I’ve been thinking about the unprecedented budget deficits the Obama administration is racking up. It has been said that these deficits are the highest since World War Two. Despite his claims, President Obama’s budget plans for cutting the deficit in half by 2010 would still leave an annual deficit in 2010 larger than any year under President Bush. It’s clear to me that the tax revolt parties on April 15th this year, were more about future tax increases than current tax rates. I decided it would be interesting to see what tax rates have been over the past 80years, especially after the World War Two deficits. In 1931, the highest federal tax bracket was 25% for all income over $100,000. Thanks to President Hoover, in 1932, the highest marginal rate increased to 63% of income over $1,000,000. At that time, the rate for income over $100,000 had increased to 56% from 25%. Talk about an increase! As if that wasn’t enough, our boy FDR increased the top rate to 79% on income over $5,000,000. Further, income over $100,000 was now taxed at 62%. Unsatisfied, in 1941 FDR increased the top rate to 81% on income over $5,000,000 and income over $100,000 was now taxed at 69%.
Then things got really bad… In 1942, the top tax rate increased to 88% for income over $200,000. Income above $100,000 was taxed at 85%. In 11 years, the tax rate on income over $100,000 increased from 25% to 85%. In 1944, the top bracket increased to 94% on income over $200,000. The rate on income over $100,000 increased to 92%. In 1964, the marginal tax rate decreased to 77% on income over $200,000. Income over $100,000 was taxed at 76.5%. In 1965, the top bracket decreased to 70% on income over $100,000. It stayed there until 1982 when President Reagan reduced the top marginal rate to 50% on income over $41,500. In 1987, rates were reduced again to 38.5% on income over $45,000. Then, the greatest year ever, in 1988, the top tax rate decreased to 28% on income over $89,560.
World War 2 ended in 1945. It took 43 years to pay down that debt and be able to reduce tax rates! The future looks scary. I believe this makes the case for investing in Roth IRA and Roth 401K instead of traditional IRA and 401K. Rates are definitely going up.

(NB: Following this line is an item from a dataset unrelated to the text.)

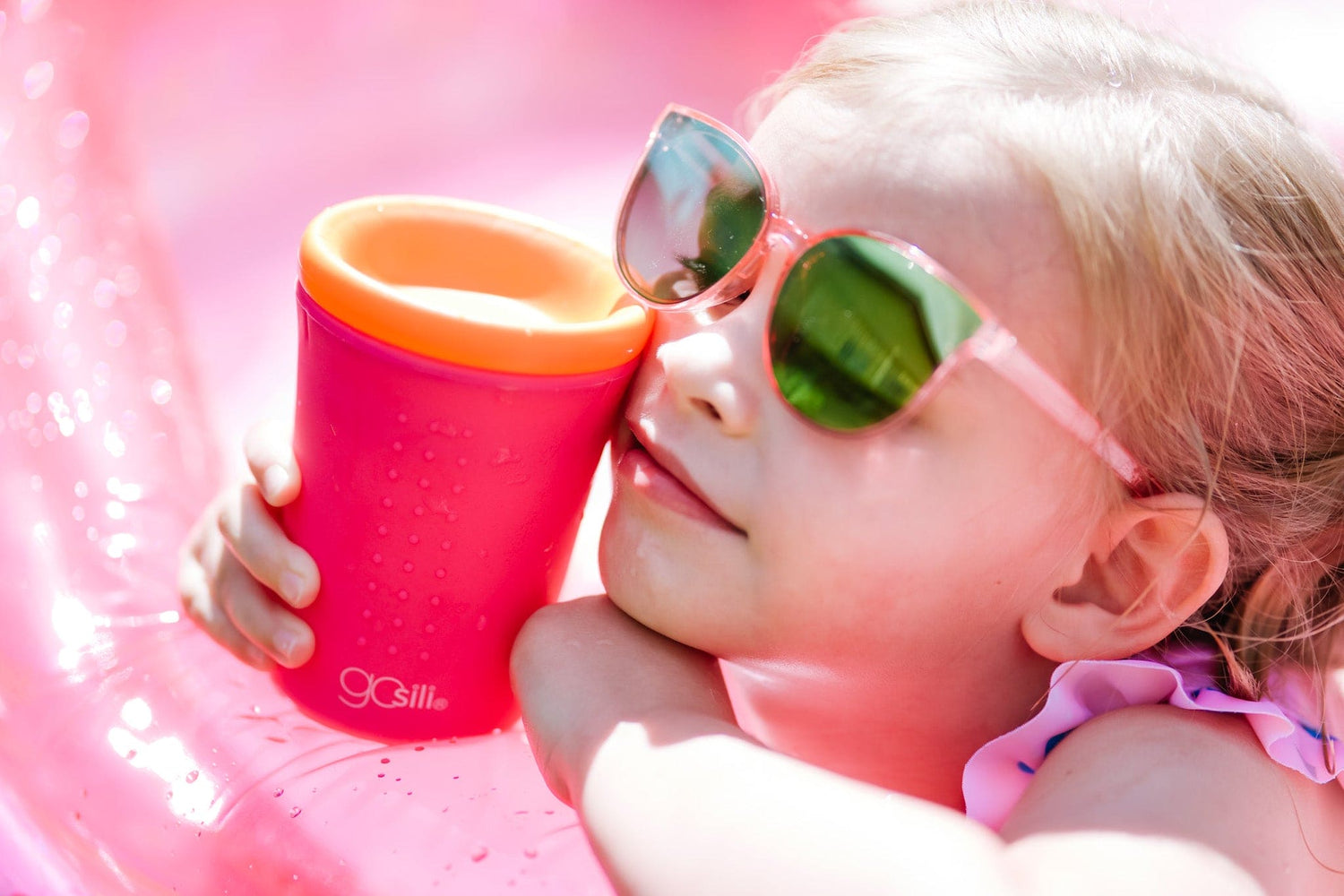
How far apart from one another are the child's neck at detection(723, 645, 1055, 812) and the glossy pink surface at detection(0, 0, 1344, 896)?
0.29 m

http://www.taxfoundation.org/publications/show/151.html
Last 3 posts by Jason
- You Can't Make This Stuff Up - February 19th, 2010
- Washington Gridlock - February 11th, 2010
- I Guess I'm Not the Only One Who Thought This - January 28th, 2010


I know your post covered a long period of time in which there were a myriad of varying economic circumstances, but I was curious if the sources you researched had any insight to whether the eventual decrease in taxes had more to do with greater tax revenues via economic booms or a decrease in government spending?
Not to be a harbringer of doom, but do you think there is any likelihood that there would ever be a tax change that removes the benefits of Roth IRAs? (begin taxing the earnings) I mean, if the “populist cries” grow loud enough, couldn’t this be pegged as another loophole?
I think there is some ex-post facto law that basically says you can’t change the rules after the game has started. I think that’s why there was some constitutional considerations that wouldn’t have allowed Congress to raise taxes on bonuses already paid. There is risk of getting rid of the Roth exemption on a go forward basis, but I think any money you put in while the law is there, would not be taxable in the future.